* [SUPPLIED PASSAGE]
====================

After the messengers of John had departed, Jesus began to speak concerning John, saying, What went ye out into the wilderness to see? a reed shaken by the wind? But what went ye out to see? a man clothed in soft raiment? Behold, they that wear soft things are in kings’ houses. But what went ye out to see? a prophet? Yea, I say unto you, even more than a prophet. This is he of whom it is written, Behold I send Mine angel before Thy face, who shall prepare Thy way before Thee. Verily I say unto you, Among those who are born of women there hath not arisen a greater than John the Baptist; nevertheless he that is less in the kingdom of the heavens is greater than he. All the prophets and the law prophesied until John. And if ye are willing to believe, he is Elias who was to come. He that hath ears to hear, let him hear (Matthew 11:7-15; and also Luke 7:24-28).

No one can know how these things are to be understood, unless he knows that this John represented the Lord as to the Word, and unless he also knows from the internal sense what is signified by “the wilderness” in which he was, also what by “a reed shaken by the wind,” and likewise by “soft raiment in kings’ houses;” and further what is signified by his being “more than a prophet,” and by “none among those who are born of women being greater than he, and nevertheless he that is less in the kingdom of the heavens is greater than he,” and lastly by his being “Elias.” For without a deeper sense, all these words are uttered merely from some comparison, and not from anything of weight.

(References: Arcana Coelestia 2135)

====================

* [RAW DATA]
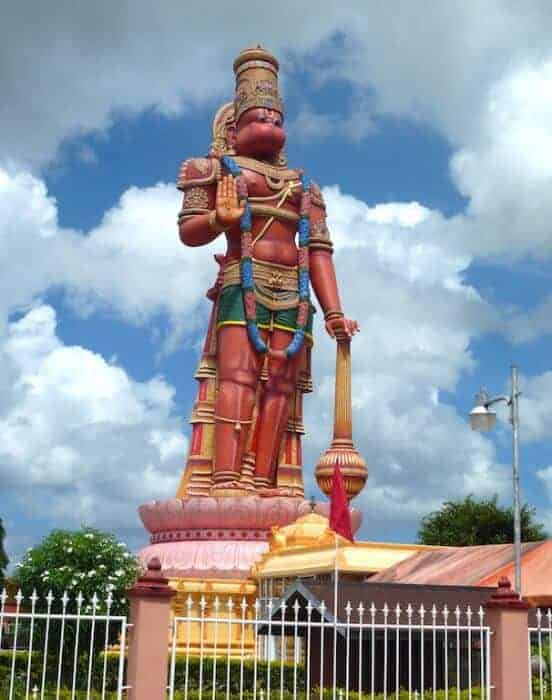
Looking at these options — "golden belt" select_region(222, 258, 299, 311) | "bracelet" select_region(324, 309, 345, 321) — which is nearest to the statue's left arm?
"bracelet" select_region(324, 309, 345, 321)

====================

* [AIM] Condense the paragraph in the passage about John the Baptist that begins "No one can know how these things" into a shorter version that keeps its main points. Use only the passage about John the Baptist, not the listing.

* [WRITTEN ANSWER]
These sayings can be understood only by knowing that John represented the Lord as to the Word. One must also know from the internal sense what is signified by several of the sayings:
- "the wilderness"
- "a reed shaken by the wind"
- "soft raiment in kings' houses"
- his being "more than a prophet"
- none born of women being greater than he, yet the lesser in the kingdom of the heavens being greater
- his being "Elias"

Without a deeper sense, the words are spoken merely from comparison and carry no weight.